:: What to do ::
The entries below are to be copied exactly, with nothing left out.

Material for this task section start

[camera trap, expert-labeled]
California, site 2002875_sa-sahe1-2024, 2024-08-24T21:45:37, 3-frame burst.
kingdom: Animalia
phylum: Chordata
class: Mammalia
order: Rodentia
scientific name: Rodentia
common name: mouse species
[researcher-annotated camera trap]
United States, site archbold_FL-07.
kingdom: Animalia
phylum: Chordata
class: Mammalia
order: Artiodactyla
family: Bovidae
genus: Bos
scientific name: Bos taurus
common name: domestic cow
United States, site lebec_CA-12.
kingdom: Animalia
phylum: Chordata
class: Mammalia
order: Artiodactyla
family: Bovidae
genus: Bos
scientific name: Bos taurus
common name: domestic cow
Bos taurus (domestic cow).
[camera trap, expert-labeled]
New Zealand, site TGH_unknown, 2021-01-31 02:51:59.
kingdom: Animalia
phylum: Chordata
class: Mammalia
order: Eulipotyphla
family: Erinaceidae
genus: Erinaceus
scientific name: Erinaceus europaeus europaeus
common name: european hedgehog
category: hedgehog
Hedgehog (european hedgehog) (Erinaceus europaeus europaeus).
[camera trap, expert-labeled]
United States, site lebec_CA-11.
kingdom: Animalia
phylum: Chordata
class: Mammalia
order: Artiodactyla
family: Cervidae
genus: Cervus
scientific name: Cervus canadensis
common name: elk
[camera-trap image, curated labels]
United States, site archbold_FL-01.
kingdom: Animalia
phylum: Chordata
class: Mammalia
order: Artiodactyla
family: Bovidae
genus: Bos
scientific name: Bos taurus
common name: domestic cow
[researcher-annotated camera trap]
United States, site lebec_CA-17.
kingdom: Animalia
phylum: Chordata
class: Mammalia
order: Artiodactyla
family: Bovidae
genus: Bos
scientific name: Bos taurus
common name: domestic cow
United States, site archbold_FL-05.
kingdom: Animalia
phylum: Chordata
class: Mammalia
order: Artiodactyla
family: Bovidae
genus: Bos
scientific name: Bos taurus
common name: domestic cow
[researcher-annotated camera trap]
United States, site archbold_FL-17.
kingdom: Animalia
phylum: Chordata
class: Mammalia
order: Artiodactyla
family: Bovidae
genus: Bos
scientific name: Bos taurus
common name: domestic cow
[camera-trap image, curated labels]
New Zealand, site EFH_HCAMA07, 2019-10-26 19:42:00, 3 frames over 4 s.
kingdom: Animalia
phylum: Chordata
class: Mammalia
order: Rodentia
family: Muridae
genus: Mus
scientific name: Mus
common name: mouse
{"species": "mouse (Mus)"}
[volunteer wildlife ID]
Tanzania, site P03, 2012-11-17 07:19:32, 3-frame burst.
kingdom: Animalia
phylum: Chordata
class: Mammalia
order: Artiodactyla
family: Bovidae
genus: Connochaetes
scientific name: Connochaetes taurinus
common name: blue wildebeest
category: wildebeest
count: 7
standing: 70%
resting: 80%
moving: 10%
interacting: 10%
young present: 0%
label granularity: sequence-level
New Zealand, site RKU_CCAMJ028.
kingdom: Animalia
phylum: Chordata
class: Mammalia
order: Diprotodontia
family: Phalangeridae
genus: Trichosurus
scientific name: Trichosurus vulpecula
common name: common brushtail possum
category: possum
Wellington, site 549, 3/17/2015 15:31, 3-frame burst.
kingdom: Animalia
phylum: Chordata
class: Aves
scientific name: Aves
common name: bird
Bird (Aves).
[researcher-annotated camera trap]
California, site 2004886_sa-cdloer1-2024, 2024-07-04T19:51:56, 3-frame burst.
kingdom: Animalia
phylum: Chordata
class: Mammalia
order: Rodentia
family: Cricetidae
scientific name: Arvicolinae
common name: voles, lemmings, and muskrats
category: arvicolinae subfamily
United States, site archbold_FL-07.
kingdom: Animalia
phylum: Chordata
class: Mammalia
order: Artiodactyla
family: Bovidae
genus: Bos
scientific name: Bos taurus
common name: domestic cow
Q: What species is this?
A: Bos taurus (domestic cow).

Material for this task section end

:: Finished exercise ::
[camera trap, expert-labeled]
California, site 2002875_sa-sahe1-2024, 2024-08-24T21:45:37, 3-frame burst.
kingdom: Animalia
phylum: Chordata
class: Mammalia
order: Rodentia
scientific name: Rodentia
common name: mouse species
[researcher-annotated camera trap]
United States, site archbold_FL-07.
kingdom: Animalia
phylum: Chordata
class: Mammalia
order: Artiodactyla
family: Bovidae
genus: Bos
scientific name: Bos taurus
common name: domestic cow
United States, site lebec_CA-12.
kingdom: Animalia
phylum: Chordata
class: Mammalia
order: Artiodactyla
family: Bovidae
genus: Bos
scientific name: Bos taurus
common name: domestic cow
Bos taurus (domestic cow).
[camera trap, expert-labeled]
New Zealand, site TGH_unknown, 2021-01-31 02:51:59.
kingdom: Animalia
phylum: Chordata
class: Mammalia
order: Eulipotyphla
family: Erinaceidae
genus: Erinaceus
scientific name: Erinaceus europaeus europaeus
common name: european hedgehog
category: hedgehog
Hedgehog (european hedgehog) (Erinaceus europaeus europaeus).
[camera trap, expert-labeled]
United States, site lebec_CA-11.
kingdom: Animalia
phylum: Chordata
class: Mammalia
order: Artiodactyla
family: Cervidae
genus: Cervus
scientific name: Cervus canadensis
common name: elk
[camera-trap image, curated labels]
United States, site archbold_FL-01.
kingdom: Animalia
phylum: Chordata
class: Mammalia
order: Artiodactyla
family: Bovidae
genus: Bos
scientific name: Bos taurus
common name: domestic cow
[researcher-annotated camera trap]
United States, site lebec_CA-17.
kingdom: Animalia
phylum: Chordata
class: Mammalia
order: Artiodactyla
family: Bovidae
genus: Bos
scientific name: Bos taurus
common name: domestic cow
United States, site archbold_FL-05.
kingdom: Animalia
phylum: Chordata
class: Mammalia
order: Artiodactyla
family: Bovidae
genus: Bos
scientific name: Bos taurus
common name: domestic cow
[researcher-annotated camera trap]
United States, site archbold_FL-17.
kingdom: Animalia
phylum: Chordata
class: Mammalia
order: Artiodactyla
family: Bovidae
genus: Bos
scientific name: Bos taurus
common name: domestic cow
[camera-trap image, curated labels]
New Zealand, site EFH_HCAMA07, 2019-10-26 19:42:00, 3 frames over 4 s.
kingdom: Animalia
phylum: Chordata
class: Mammalia
order: Rodentia
family: Muridae
genus: Mus
scientific name: Mus
common name: mouse
{"species": "mouse (Mus)"}
[volunteer wildlife ID]
Tanzania, site P03, 2012-11-17 07:19:32, 3-frame burst.
kingdom: Animalia
phylum: Chordata
class: Mammalia
order: Artiodactyla
family: Bovidae
genus: Connochaetes
scientific name: Connochaetes taurinus
common name: blue wildebeest
category: wildebeest
count: 7
standing: 70%
resting: 80%
moving: 10%
interacting: 10%
young present: 0%
label granularity: sequence-level
New Zealand, site RKU_CCAMJ028.
kingdom: Animalia
phylum: Chordata
class: Mammalia
order: Diprotodontia
family: Phalangeridae
genus: Trichosurus
scientific name: Trichosurus vulpecula
common name: common brushtail possum
category: possum
Wellington, site 549, 3/17/2015 15:31, 3-frame burst.
kingdom: Animalia
phylum: Chordata
class: Aves
scientific name: Aves
common name: bird
Bird (Aves).
[researcher-annotated camera trap]
California, site 2004886_sa-cdloer1-2024, 2024-07-04T19:51:56, 3-frame burst.
kingdom: Animalia
phylum: Chordata
class: Mammalia
order: Rodentia
family: Cricetidae
scientific name: Arvicolinae
common name: voles, lemmings, and muskrats
category: arvicolinae subfamily
United States, site archbold_FL-07.
kingdom: Animalia
phylum: Chordata
class: Mammalia
order: Artiodactyla
family: Bovidae
genus: Bos
scientific name: Bos taurus
common name: domestic cow
Q: What species is this?
A: Bos taurus (domestic cow).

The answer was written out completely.